DIRECTIONS
Please take the lines from the one holding "தளபதிக்கு மகன் சஞ்சய்" through the one holding "美国加密货币黑客的秘密行动：如何进入中国市场" in the data below and copy them exactly.

DATASET RECORDS
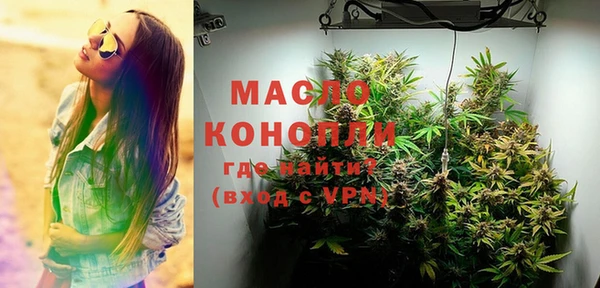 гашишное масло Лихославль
* * *
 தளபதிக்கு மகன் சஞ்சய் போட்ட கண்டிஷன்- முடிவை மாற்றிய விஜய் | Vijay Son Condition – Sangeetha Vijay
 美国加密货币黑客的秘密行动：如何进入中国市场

WRITTEN SOLUTION
 தளபதிக்கு மகன் சஞ்சய் போட்ட கண்டிஷன்- முடிவை மாற்றிய விஜய் | Vijay Son Condition – Sangeetha Vijay
 美国加密货币黑客的秘密行动：如何进入中国市场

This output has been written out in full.